*Required task:*
Pull out the stretch of the listing from the line containing "Considering the objects" through the end of the listing, and copy those lines word for word.

(Extracted listing)
########

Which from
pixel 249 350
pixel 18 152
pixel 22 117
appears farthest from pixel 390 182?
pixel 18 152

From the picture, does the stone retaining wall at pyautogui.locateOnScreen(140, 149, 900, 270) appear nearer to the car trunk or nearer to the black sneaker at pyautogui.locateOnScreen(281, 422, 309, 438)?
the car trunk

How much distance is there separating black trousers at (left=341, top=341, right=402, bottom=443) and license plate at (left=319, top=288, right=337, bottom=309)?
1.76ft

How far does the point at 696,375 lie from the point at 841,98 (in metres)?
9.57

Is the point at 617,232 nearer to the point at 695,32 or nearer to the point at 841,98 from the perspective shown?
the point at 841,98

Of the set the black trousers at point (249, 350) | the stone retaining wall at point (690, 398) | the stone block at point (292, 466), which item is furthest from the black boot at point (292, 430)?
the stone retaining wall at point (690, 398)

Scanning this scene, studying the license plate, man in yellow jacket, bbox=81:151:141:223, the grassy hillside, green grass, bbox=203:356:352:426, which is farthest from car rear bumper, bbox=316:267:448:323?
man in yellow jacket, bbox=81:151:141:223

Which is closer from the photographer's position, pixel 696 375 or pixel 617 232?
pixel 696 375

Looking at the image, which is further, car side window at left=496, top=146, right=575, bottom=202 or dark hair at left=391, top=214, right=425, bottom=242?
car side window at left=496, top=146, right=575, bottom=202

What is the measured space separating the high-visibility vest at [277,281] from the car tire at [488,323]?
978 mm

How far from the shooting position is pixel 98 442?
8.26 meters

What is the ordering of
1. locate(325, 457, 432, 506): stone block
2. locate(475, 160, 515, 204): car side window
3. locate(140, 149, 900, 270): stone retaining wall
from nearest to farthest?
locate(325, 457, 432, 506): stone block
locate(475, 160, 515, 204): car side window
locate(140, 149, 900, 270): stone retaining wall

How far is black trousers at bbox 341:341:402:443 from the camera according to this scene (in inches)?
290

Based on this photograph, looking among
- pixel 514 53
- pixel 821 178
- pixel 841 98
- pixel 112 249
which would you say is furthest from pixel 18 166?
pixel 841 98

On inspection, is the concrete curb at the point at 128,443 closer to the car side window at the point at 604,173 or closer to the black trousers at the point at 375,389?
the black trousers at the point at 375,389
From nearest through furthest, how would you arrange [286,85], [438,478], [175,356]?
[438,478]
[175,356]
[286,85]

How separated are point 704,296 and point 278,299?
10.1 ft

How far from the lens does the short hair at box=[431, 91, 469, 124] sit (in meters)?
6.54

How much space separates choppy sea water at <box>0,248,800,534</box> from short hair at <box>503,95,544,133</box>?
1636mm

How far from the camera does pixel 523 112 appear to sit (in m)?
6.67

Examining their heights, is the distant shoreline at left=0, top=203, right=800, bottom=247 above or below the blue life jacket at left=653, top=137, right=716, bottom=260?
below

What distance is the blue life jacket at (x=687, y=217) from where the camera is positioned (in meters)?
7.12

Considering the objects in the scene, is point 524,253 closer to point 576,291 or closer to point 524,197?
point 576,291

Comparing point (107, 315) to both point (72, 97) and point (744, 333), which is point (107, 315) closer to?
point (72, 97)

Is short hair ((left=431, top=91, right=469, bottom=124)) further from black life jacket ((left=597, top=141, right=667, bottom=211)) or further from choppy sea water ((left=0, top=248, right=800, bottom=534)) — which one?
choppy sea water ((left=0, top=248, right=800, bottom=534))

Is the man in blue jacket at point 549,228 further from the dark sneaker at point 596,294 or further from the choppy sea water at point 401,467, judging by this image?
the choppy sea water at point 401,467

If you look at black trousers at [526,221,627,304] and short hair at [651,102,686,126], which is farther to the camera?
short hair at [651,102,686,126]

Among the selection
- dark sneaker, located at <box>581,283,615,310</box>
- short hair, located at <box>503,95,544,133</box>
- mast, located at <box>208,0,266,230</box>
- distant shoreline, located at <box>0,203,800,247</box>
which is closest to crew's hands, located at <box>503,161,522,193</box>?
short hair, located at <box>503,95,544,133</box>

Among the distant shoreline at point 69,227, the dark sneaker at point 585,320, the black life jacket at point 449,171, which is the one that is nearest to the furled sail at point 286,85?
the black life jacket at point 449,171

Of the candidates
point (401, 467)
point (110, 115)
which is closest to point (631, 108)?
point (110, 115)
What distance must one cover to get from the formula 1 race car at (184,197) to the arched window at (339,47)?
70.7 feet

########

*Result of the task:*
Considering the objects in the scene, is point 524,253 closer to point 576,291 or closer to point 524,197?
point 576,291

Comparing point (107, 315) to both point (72, 97) and point (744, 333), which is point (107, 315) closer to?
point (72, 97)

Is short hair ((left=431, top=91, right=469, bottom=124)) further from black life jacket ((left=597, top=141, right=667, bottom=211)) or further from choppy sea water ((left=0, top=248, right=800, bottom=534)) — which one?
choppy sea water ((left=0, top=248, right=800, bottom=534))

Is the man in blue jacket at point 549,228 further from the dark sneaker at point 596,294 or further from the choppy sea water at point 401,467, judging by this image?
the choppy sea water at point 401,467

If you look at black trousers at [526,221,627,304] and short hair at [651,102,686,126], which is farther to the camera?
short hair at [651,102,686,126]

Among the selection
- dark sneaker, located at <box>581,283,615,310</box>
- short hair, located at <box>503,95,544,133</box>
- mast, located at <box>208,0,266,230</box>
- distant shoreline, located at <box>0,203,800,247</box>
which is closest to crew's hands, located at <box>503,161,522,193</box>?
short hair, located at <box>503,95,544,133</box>

Among the distant shoreline at point 69,227, the dark sneaker at point 585,320, the black life jacket at point 449,171, which is the one that is nearest to the furled sail at point 286,85?
the black life jacket at point 449,171

Of the candidates
point (401, 467)
point (110, 115)
which is closest to point (631, 108)?
point (110, 115)
What distance must one cover to get from the formula 1 race car at (184,197) to the arched window at (339,47)?
70.7 feet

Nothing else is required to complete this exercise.